International News

Church Must Protect Its Huge Audiovisual Archives, Media Assets, Pope Says

This scan from a damaged negative shows Cardinal Eugenio Pacelli, left, with other cardinals as they arrive Feb. 21, 1939, for a conclave at the Vatican after the death of Pope Pius XI. Cardinal Pacelli was elected the new pope and chose the name Pius XII. The Vatican was embarking on a project to restore and digitize its vast photo archive. (CNS photo)

By Carol Glatz

VATICAN CITY (CNS) — There is real “cultural urgency” for the entire Catholic Church to preserve its audiovisual, documentary and other media archives and assets, Pope Francis said.

Even recently created materials are “a fragile asset that require constant care,” he wrote. “The Catholic Church has already unfortunately lost a major part of the audiovisual documentation that recounts her 19th- and 20th-century history, as a result of neglect and a lack of resources and skills.”

The pope’s comments came in a written message to the recently established Fondazione MAC — Memorie Audiovisive del Cattolicesimo (The Audiovisual Memories of Catholicism Foundation). The message, dated March 3, was published by the Vatican May 2 as foundation members held their first plenary meeting at the Vatican Library.

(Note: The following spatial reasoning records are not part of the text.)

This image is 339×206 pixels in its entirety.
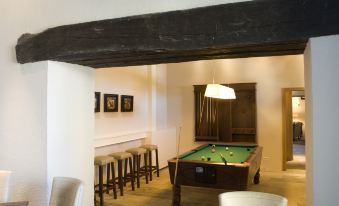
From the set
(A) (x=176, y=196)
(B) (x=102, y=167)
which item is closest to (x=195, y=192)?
(A) (x=176, y=196)

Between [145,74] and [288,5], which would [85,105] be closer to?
[288,5]

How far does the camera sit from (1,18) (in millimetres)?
3355

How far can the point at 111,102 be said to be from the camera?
589 cm

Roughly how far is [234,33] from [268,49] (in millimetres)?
464

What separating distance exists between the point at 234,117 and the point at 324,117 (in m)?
5.40

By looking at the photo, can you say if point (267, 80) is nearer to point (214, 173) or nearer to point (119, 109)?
point (119, 109)

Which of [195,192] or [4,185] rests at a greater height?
[4,185]

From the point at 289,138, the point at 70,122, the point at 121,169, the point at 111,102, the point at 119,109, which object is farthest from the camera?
the point at 289,138

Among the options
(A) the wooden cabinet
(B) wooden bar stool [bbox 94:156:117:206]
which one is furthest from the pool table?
(A) the wooden cabinet

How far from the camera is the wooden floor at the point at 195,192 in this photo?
4812mm

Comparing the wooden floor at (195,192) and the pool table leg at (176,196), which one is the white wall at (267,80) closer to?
the wooden floor at (195,192)

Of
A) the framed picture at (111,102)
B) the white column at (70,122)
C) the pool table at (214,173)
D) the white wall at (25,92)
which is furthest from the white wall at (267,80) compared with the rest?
the white wall at (25,92)

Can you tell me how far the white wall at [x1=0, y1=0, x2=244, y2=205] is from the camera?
297 cm

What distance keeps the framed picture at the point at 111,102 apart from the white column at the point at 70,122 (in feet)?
7.15
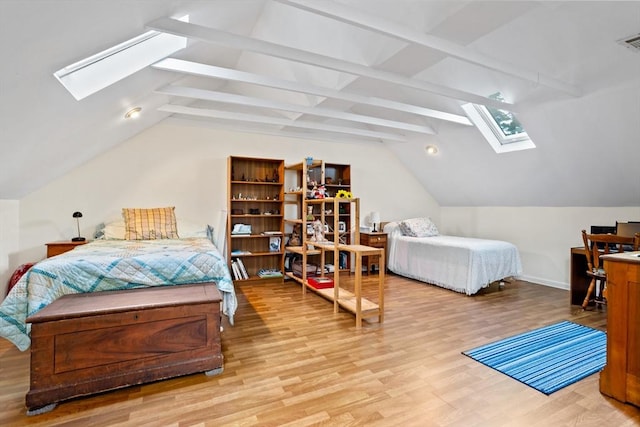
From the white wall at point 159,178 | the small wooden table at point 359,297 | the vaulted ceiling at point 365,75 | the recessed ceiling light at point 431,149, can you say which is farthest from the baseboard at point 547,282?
the small wooden table at point 359,297

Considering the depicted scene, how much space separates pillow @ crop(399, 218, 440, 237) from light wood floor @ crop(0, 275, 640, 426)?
2140 millimetres

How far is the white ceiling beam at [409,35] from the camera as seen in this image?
1836 mm

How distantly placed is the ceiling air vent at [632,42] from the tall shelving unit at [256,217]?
377cm

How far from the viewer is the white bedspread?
13.0 feet

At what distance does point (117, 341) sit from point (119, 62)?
6.77 ft

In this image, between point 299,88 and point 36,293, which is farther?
point 299,88

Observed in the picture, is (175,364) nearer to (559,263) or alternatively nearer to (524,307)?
(524,307)

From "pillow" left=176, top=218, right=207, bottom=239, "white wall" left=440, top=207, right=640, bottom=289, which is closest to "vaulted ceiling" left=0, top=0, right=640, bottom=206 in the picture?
"white wall" left=440, top=207, right=640, bottom=289

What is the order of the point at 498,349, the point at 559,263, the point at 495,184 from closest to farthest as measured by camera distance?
the point at 498,349
the point at 559,263
the point at 495,184

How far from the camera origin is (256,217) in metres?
4.85

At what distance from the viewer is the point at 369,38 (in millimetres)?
2654

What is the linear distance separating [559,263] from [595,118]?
2.13 meters

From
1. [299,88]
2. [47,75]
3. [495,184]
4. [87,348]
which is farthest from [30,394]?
[495,184]

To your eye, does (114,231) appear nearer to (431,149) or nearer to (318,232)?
(318,232)
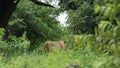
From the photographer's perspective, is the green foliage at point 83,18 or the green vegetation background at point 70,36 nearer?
the green vegetation background at point 70,36

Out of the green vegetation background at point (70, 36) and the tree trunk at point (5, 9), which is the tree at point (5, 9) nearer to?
the tree trunk at point (5, 9)

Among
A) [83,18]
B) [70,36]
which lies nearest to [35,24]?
[83,18]

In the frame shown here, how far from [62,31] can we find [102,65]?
23.9 m

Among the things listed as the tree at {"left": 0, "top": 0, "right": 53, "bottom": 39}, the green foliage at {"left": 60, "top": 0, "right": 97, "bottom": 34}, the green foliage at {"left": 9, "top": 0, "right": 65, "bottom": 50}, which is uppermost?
the tree at {"left": 0, "top": 0, "right": 53, "bottom": 39}

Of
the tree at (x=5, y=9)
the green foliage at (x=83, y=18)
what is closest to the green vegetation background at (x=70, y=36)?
the green foliage at (x=83, y=18)

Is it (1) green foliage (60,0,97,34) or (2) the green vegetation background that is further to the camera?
(1) green foliage (60,0,97,34)

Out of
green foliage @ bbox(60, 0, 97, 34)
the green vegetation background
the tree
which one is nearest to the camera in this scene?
the green vegetation background

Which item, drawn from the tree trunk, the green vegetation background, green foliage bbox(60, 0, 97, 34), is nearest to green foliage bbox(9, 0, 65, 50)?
the green vegetation background

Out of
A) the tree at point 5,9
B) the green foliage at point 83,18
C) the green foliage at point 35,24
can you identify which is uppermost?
the tree at point 5,9

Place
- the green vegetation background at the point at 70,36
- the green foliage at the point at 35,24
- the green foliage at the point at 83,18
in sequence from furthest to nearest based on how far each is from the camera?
the green foliage at the point at 35,24 → the green foliage at the point at 83,18 → the green vegetation background at the point at 70,36

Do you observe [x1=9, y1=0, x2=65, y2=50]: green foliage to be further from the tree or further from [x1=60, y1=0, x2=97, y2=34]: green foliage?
the tree

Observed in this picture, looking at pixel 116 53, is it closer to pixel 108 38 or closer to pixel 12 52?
pixel 108 38

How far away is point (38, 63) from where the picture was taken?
801 cm

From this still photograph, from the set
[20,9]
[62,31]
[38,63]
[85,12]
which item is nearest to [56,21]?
[62,31]
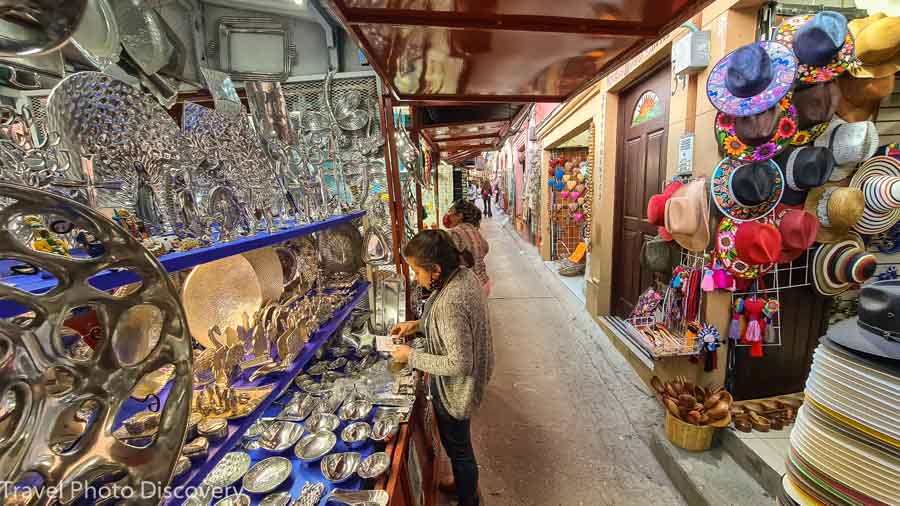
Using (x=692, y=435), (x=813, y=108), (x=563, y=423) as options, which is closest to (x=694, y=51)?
(x=813, y=108)

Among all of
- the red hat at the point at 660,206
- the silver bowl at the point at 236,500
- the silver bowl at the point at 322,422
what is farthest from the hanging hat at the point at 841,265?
the silver bowl at the point at 236,500

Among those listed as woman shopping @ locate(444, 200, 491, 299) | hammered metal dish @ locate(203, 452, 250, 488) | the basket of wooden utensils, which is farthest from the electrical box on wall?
hammered metal dish @ locate(203, 452, 250, 488)

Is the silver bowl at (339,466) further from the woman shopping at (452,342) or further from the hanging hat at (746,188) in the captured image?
the hanging hat at (746,188)

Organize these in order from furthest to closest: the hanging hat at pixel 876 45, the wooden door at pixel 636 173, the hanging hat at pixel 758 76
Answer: the wooden door at pixel 636 173 → the hanging hat at pixel 758 76 → the hanging hat at pixel 876 45

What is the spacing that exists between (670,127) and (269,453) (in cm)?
315

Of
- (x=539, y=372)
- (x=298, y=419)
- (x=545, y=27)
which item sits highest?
(x=545, y=27)

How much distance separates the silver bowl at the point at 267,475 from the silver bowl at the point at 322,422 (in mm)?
167

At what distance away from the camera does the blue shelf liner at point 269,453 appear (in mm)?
773

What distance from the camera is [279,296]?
140 cm

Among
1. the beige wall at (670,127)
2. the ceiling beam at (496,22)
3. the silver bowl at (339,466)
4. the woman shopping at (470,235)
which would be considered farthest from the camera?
the woman shopping at (470,235)

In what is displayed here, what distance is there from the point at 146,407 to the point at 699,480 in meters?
2.64

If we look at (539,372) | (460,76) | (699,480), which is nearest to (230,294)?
(460,76)

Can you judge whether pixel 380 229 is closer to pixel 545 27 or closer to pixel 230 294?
pixel 230 294

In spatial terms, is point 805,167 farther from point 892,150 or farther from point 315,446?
point 315,446
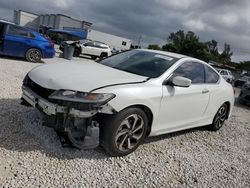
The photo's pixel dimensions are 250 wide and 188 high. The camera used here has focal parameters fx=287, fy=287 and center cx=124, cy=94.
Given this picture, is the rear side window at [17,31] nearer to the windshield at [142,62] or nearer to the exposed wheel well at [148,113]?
the windshield at [142,62]

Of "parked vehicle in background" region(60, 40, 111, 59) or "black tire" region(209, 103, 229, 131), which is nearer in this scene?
"black tire" region(209, 103, 229, 131)

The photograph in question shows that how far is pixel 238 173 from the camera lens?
14.3ft

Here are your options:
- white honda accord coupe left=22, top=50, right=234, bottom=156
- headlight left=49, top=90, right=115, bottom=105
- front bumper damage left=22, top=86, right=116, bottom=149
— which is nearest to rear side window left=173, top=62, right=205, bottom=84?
white honda accord coupe left=22, top=50, right=234, bottom=156

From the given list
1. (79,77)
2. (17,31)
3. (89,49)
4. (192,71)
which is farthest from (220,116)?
(89,49)

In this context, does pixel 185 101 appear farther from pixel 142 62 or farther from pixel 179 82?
pixel 142 62

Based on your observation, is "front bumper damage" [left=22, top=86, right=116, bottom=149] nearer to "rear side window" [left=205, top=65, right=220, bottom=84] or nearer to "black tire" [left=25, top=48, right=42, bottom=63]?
"rear side window" [left=205, top=65, right=220, bottom=84]

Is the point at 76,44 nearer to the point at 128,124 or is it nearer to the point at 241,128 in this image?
the point at 241,128

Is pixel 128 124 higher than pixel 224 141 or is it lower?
higher

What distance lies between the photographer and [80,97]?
3523 millimetres

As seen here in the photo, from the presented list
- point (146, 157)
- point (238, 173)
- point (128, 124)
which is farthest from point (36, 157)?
point (238, 173)

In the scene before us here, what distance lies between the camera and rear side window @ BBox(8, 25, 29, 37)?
11.2m

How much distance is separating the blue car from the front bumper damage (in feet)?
27.6

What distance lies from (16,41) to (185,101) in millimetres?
8770

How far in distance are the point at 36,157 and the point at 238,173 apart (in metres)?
2.96
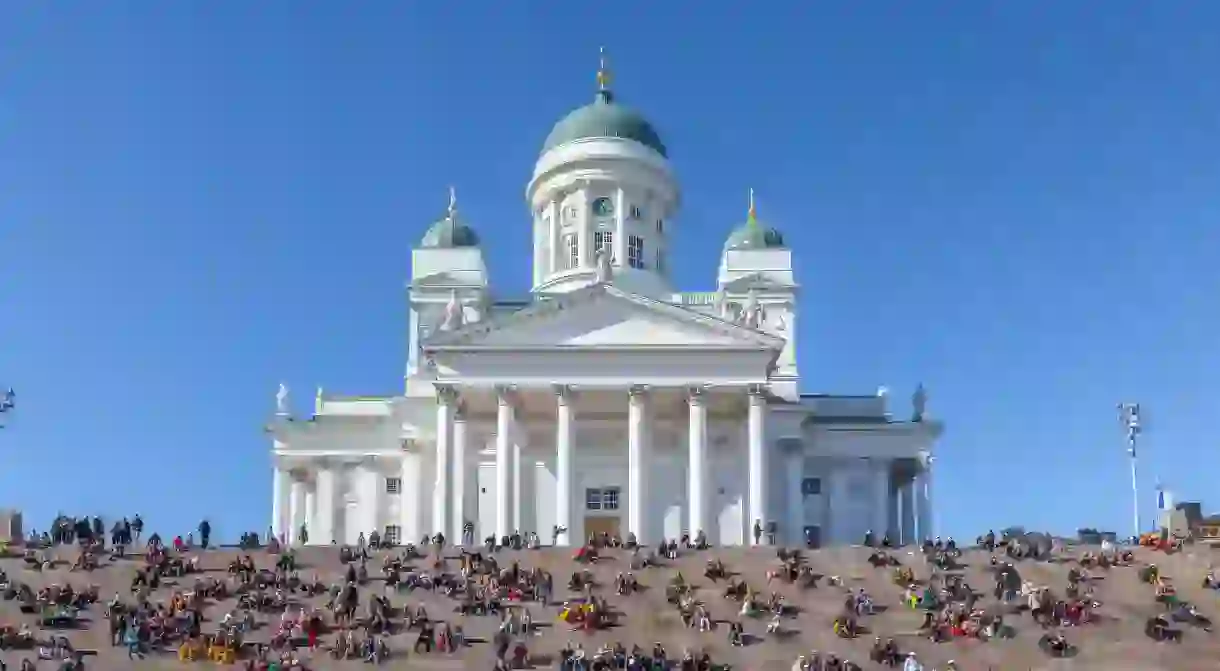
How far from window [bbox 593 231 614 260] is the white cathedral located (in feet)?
0.35

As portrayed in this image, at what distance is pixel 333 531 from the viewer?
6694cm

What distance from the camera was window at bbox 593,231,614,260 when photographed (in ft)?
234

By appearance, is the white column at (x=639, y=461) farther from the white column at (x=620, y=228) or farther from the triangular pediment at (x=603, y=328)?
the white column at (x=620, y=228)

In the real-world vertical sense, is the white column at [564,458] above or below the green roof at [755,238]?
below

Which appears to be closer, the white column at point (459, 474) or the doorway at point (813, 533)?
the white column at point (459, 474)

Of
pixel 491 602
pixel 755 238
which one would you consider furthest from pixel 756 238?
pixel 491 602

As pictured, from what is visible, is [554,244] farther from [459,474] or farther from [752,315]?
[459,474]

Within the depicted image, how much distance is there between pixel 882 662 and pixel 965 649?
264cm

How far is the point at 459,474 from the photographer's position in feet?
185

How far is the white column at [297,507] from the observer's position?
222 ft

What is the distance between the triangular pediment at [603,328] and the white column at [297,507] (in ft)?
51.5

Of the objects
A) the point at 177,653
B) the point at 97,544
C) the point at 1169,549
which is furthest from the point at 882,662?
the point at 97,544

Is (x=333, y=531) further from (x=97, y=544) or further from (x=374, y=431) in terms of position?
(x=97, y=544)

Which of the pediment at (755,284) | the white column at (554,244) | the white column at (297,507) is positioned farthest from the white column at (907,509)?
the white column at (297,507)
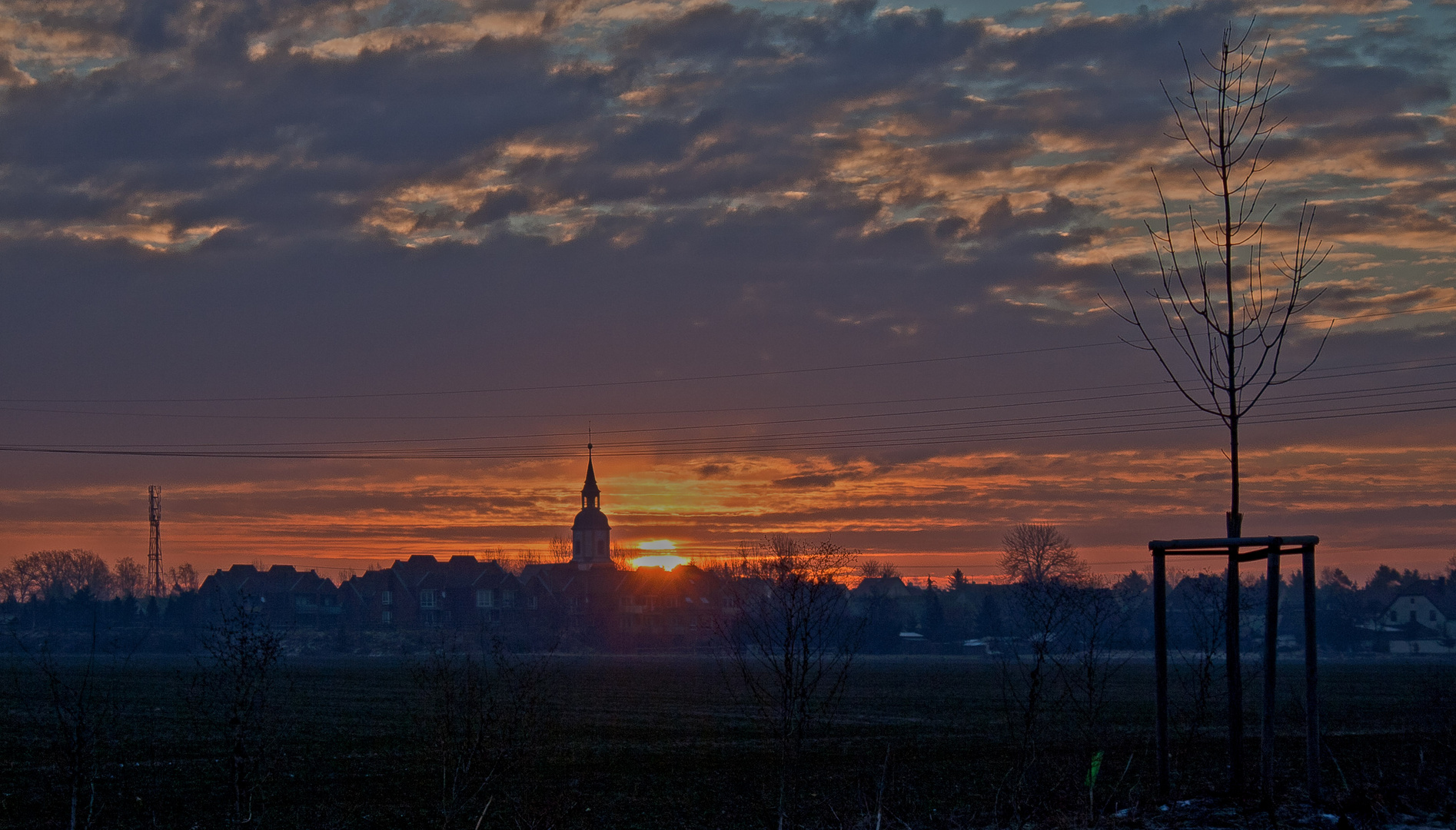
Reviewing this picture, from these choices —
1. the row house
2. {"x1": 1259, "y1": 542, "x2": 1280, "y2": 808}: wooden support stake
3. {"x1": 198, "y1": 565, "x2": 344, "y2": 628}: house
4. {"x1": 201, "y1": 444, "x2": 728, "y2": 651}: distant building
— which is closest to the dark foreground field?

The technology used in producing audiovisual media “has traveled at great speed, creating a quantity of sounds and images unimaginable a few years ago, documenting the history of the world and of the church,” the pope wrote. “Today, therefore, it is also time to stop to gather and protect this enormous audiovisual patrimony to embark on a new great process of building a collective memory.”

Formally established in March, the MAC foundation was created to save, preserve and promote the value of audiovisual and other media archives related to Catholicism, the foundation said in a press release May 2.

Its main tasks, it said, include: preservation by encouraging restoration projects, such as digital restorations and digitizing archival materials; increasing accessibility by creating a “common space” online for sharing digitized collections; creating an “online environment” for cultural, academic and educational research projects; fostering scientific collaboration; and exchanging information, best practices and educational models.

Msgr. Dario Viganò, vice chancellor of the Pontifical Academy of Sciences and president of the foundation, said the idea for the foundation emerged from an interview he conducted with Pope Francis in 2021 about cinema and film. The pope, the monsignor said in the foundation’s press release, had flagged how far behind the Catholic Church was when it came to protecting its audiovisual heritage.

In his message to the foundation, the pope recalled that interview and how “I insisted on the importance of greater commitment on the part of the entire ecclesial community, and in particular the Holy See, to the stewardship of our ‘memory for images.'”

“I imagined a path that could soon lead to the birth of an institution that ‘functions as a central archive for the permanent and ordered conservation, according to scientific criteria, of the audiovisual archives of the bodies of the Holy See and the universal church,'” the pope wrote, citing his own words from that 2021 interview.

“It seems significant to me that your institution, thanks to the involvement of the most important archival, film archiving and academic institutions, proposes a vision and a method based on the sharing of heritage and the highest skills and resources at the service of the transmission of the audiovisual memory of Catholicism,” he wrote. “Such a horizon can signal a direction for the entire church.”

The MAC foundation is cooperating with many renowned institutions like the Vatican Library, Cinecittà and Istituto Luce, Italy’s national film archive. Almost all members of its administrative and scientific committees are leading experts in the field of cinema and archive preservation.